Go over the data and keep only the lines that include "site".

(THE DATA begins)

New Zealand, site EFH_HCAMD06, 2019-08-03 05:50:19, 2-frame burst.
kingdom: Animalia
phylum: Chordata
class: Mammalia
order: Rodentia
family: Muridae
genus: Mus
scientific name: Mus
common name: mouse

(THE DATA ends)
(THE DATA begins)

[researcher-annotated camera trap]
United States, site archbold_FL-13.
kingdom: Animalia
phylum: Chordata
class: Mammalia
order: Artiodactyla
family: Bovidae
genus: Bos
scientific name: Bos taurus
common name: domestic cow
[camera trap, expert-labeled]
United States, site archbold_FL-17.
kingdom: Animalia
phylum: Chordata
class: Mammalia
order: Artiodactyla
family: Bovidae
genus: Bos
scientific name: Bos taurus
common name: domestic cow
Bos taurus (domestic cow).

(THE DATA ends)

● EXERCISE SOLUTION
New Zealand, site EFH_HCAMD06, 2019-08-03 05:50:19, 2-frame burst.
United States, site archbold_FL-13.
United States, site archbold_FL-17.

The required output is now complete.